Is there a conversation around political theology (as concept, field, method, or however you understand it) from the past twenty years that continues to fascinate you?
Although my own approach to continues to take inspiration from the theological programme of Johann Baptist Metz, the “intervention” of the postcolonial throws down a challenge resonant and critical for the present moment. Postcolonial (and planetary) critiques uncover the necessity for wider and deeper analysis: “debunking, unmasking, and disentangling the ideologies, theologies, and systems of value operative in a particular society;” analyzing the asymmetrical power relations that determine cultural, social (i.e., political, economic, technological) “presuppositions and by evaluating the legitimizing myths that sanction the enforcement of such values” for the wellbeing and flourishing of all life on planet earth.
What conversations working with the concept of political theology do you find most fruitful today? Where do you hope to see discussions of political theology in 20 years?
While political theology must possess planetary (global) concerns, it must work locally and collaborate across locales to further understanding, decision, and action to meet those concerns. Among the many recent egregious assaults on human persons, consider the irruptions of anti-Semitism (especially in the United States and France); continuing racist assaults on black men, women, and children; the degradation of asylum seekers, refugees, and migrants; the deceitful culling of DNA from visible minoritized people (China): These offenses against life––life for all–– continually must be confronted, must be contextualized and clarified in relation to their historical emergence and continuing impact.

*Given records*:
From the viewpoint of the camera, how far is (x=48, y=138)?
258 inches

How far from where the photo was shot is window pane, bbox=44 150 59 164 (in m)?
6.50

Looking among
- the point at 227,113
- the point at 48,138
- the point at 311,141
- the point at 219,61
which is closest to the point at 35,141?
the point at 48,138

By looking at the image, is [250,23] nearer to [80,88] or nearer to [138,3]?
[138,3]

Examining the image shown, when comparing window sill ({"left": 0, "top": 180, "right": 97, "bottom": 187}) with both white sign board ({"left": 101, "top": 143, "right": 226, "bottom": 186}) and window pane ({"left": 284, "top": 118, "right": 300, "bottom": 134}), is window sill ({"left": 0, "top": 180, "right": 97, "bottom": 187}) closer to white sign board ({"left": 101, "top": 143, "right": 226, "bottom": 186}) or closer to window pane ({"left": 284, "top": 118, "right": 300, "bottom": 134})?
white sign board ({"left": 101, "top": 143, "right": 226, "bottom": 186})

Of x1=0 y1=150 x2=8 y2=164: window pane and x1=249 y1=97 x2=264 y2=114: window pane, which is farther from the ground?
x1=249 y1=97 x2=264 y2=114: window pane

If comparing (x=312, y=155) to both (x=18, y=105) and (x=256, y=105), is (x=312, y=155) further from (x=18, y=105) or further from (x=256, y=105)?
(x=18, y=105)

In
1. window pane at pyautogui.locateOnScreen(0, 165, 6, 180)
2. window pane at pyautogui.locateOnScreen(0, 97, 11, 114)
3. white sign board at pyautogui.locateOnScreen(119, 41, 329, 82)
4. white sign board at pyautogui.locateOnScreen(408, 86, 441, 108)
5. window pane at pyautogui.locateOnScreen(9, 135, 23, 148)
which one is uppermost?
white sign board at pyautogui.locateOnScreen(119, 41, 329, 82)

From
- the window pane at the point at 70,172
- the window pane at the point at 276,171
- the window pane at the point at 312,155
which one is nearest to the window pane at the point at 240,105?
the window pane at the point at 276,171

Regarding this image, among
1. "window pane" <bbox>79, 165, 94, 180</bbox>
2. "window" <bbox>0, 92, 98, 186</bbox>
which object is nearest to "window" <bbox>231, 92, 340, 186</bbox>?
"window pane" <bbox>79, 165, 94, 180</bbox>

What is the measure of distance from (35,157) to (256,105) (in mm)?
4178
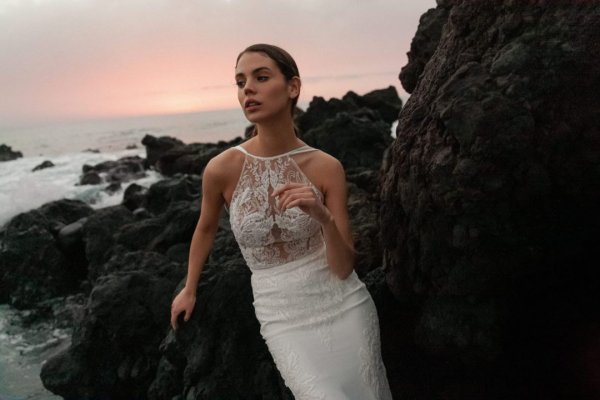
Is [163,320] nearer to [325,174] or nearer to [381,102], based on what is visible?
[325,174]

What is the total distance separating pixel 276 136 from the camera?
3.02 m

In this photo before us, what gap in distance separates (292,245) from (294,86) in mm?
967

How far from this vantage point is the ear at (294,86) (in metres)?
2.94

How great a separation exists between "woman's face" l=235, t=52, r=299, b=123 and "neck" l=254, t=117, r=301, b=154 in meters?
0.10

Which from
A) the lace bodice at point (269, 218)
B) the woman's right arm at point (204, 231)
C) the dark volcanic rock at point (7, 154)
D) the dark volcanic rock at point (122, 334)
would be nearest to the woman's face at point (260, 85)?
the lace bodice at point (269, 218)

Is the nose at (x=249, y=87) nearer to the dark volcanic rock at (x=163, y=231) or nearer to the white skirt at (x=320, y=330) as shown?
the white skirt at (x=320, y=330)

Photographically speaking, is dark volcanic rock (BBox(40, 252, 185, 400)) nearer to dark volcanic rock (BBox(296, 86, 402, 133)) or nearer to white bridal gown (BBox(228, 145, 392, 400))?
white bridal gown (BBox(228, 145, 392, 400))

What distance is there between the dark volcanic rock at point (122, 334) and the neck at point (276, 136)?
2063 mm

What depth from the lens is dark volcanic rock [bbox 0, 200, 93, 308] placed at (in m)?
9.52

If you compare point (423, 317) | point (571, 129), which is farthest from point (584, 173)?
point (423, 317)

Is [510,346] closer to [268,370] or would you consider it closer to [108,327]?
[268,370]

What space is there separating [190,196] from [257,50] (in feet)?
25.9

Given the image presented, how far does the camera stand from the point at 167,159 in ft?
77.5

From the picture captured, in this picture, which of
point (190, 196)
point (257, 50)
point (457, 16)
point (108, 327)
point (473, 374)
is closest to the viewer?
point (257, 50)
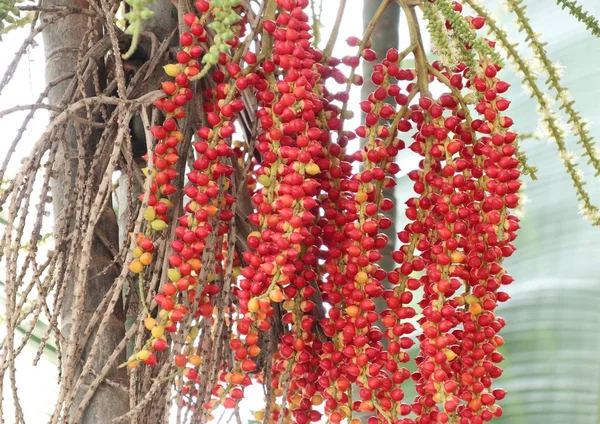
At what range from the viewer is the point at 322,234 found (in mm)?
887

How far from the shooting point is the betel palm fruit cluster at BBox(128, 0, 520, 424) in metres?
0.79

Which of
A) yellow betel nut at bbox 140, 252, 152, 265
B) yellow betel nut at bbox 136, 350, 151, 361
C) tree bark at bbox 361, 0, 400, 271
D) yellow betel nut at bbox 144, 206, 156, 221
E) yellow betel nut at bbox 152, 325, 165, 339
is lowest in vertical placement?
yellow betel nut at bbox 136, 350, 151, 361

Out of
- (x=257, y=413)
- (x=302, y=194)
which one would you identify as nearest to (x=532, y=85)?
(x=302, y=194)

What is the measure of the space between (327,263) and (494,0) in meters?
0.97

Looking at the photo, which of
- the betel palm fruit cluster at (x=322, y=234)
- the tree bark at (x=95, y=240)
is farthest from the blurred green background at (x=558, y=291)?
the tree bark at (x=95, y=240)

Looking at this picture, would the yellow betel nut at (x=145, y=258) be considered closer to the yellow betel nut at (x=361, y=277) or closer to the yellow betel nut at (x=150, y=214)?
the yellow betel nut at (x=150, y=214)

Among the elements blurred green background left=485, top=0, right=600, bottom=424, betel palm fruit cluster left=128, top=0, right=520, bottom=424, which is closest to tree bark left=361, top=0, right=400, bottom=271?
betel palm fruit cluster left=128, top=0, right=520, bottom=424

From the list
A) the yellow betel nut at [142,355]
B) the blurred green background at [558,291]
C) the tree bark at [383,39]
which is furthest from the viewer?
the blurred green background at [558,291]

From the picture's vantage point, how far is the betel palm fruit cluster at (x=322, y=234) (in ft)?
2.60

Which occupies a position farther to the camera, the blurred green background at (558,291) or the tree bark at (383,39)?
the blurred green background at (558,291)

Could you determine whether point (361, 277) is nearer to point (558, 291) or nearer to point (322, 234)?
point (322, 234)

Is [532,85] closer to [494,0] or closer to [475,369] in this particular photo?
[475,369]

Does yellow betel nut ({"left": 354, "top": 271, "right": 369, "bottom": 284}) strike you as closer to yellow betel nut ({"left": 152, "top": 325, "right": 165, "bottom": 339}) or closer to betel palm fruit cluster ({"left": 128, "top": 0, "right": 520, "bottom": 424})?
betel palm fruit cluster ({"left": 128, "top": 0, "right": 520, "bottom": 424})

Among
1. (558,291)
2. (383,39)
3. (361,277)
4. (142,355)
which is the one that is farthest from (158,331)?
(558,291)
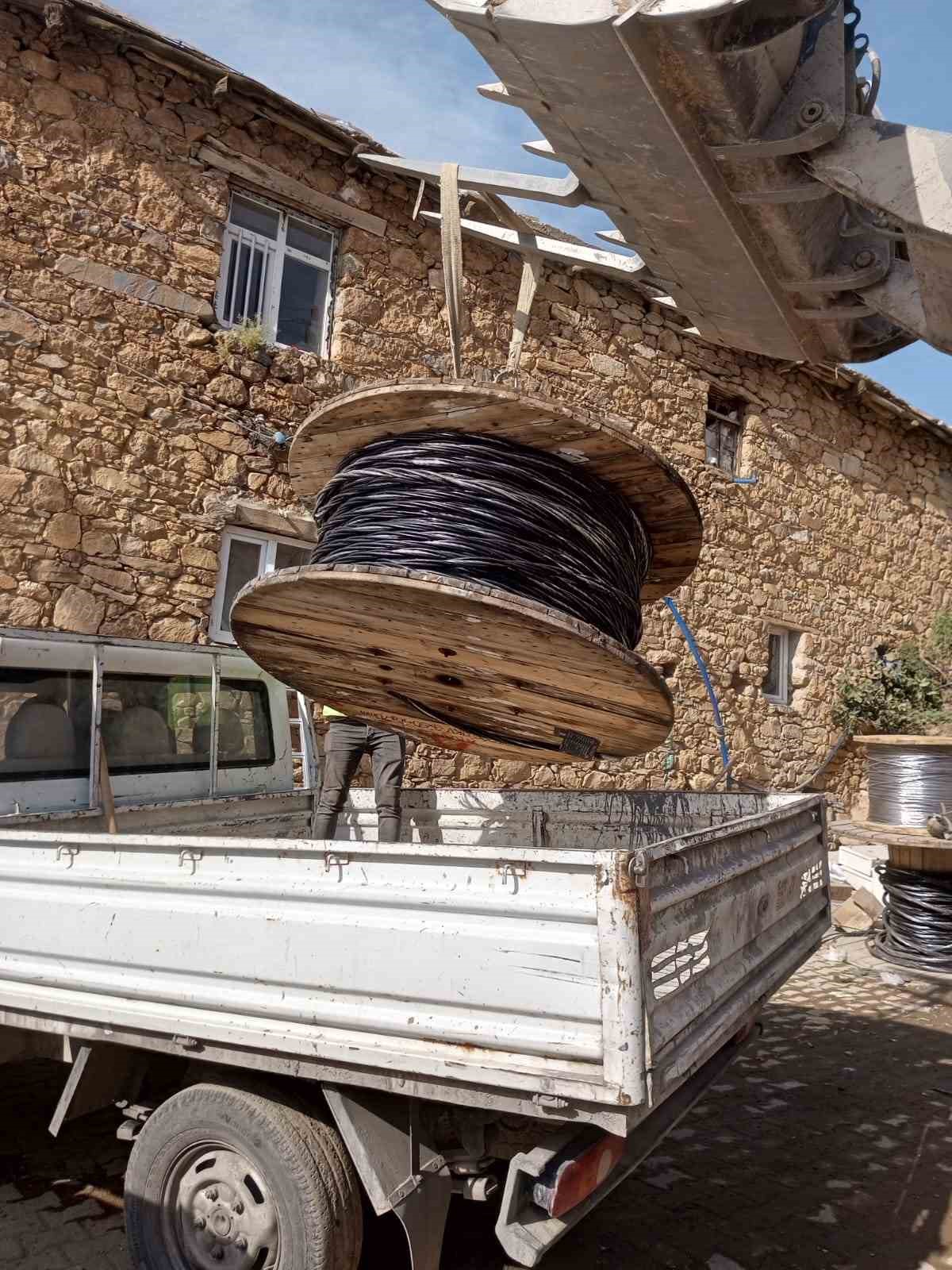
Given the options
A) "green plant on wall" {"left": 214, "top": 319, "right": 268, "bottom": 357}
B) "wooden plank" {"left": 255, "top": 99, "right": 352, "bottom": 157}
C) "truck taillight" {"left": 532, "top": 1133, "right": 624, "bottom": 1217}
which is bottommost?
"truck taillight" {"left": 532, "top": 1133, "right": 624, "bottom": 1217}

---

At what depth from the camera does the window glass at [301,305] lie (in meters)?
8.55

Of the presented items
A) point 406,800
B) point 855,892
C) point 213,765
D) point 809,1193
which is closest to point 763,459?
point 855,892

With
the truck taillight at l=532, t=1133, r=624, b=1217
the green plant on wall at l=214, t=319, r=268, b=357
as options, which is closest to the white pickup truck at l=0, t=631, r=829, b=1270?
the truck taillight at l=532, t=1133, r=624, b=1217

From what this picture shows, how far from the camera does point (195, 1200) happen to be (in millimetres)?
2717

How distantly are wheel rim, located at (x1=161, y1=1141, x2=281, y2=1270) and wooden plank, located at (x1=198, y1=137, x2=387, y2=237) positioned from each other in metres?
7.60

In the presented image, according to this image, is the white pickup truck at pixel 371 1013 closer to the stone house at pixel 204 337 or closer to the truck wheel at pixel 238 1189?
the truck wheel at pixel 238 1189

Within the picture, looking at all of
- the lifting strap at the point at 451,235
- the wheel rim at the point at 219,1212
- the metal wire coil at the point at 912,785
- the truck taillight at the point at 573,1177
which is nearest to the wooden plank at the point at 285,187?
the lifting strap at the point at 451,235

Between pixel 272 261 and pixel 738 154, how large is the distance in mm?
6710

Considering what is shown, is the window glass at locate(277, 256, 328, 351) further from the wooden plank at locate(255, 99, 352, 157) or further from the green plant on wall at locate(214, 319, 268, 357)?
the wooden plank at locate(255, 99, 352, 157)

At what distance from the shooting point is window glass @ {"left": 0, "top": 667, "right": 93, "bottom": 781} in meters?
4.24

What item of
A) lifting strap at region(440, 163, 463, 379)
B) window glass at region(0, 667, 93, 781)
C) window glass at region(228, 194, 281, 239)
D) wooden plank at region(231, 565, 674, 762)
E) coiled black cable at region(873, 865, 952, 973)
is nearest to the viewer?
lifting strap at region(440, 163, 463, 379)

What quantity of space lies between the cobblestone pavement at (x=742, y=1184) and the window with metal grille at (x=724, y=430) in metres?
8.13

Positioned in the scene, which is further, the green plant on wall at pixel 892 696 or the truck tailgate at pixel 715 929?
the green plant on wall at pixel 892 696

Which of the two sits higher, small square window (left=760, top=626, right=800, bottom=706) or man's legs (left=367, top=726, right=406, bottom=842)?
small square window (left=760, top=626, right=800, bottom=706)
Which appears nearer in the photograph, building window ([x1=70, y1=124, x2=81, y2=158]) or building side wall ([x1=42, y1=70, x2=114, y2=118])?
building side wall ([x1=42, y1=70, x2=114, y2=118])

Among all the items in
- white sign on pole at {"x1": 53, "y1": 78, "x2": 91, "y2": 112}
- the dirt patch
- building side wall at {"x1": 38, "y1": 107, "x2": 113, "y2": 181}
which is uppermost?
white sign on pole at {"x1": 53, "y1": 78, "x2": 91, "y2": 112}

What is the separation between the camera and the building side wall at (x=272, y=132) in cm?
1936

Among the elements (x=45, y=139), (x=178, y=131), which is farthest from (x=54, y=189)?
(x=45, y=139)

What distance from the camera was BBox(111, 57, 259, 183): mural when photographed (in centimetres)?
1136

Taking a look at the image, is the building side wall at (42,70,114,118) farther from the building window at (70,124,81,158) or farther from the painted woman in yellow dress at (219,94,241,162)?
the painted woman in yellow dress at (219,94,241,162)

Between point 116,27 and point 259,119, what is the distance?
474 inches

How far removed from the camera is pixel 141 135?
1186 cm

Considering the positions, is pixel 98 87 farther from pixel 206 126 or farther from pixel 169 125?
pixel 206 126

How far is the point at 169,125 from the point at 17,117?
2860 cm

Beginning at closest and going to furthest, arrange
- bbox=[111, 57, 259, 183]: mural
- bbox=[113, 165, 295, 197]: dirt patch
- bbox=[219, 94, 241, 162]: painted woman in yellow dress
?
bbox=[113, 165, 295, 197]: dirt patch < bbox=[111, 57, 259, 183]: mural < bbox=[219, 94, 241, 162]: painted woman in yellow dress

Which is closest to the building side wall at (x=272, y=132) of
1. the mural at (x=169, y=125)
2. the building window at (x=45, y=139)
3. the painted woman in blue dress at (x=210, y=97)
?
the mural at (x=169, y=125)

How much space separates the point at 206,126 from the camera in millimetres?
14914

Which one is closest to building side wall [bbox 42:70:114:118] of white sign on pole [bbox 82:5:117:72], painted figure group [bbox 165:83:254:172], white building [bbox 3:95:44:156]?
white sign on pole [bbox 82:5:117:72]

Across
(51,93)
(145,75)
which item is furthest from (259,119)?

*List of tasks*:
(a) In the political theology text, whose theological programme is named as the continuing inspiration for the respondent's own approach?
(b) Quote the political theology text from "Is there a conversation" to "on planet earth.".
The lines are not needed for anything here.

*Results of the tasks*:
(a) Johann Baptist Metz

(b)
Is there a conversation around political theology (as concept, field, method, or however you understand it) from the past twenty years that continues to fascinate you?
Although my own approach to continues to take inspiration from the theological programme of Johann Baptist Metz, the “intervention” of the postcolonial throws down a challenge resonant and critical for the present moment. Postcolonial (and planetary) critiques uncover the necessity for wider and deeper analysis: “debunking, unmasking, and disentangling the ideologies, theologies, and systems of value operative in a particular society;” analyzing the asymmetrical power relations that determine cultural, social (i.e., political, economic, technological) “presuppositions and by evaluating the legitimizing myths that sanction the enforcement of such values” for the wellbeing and flourishing of all life on planet earth.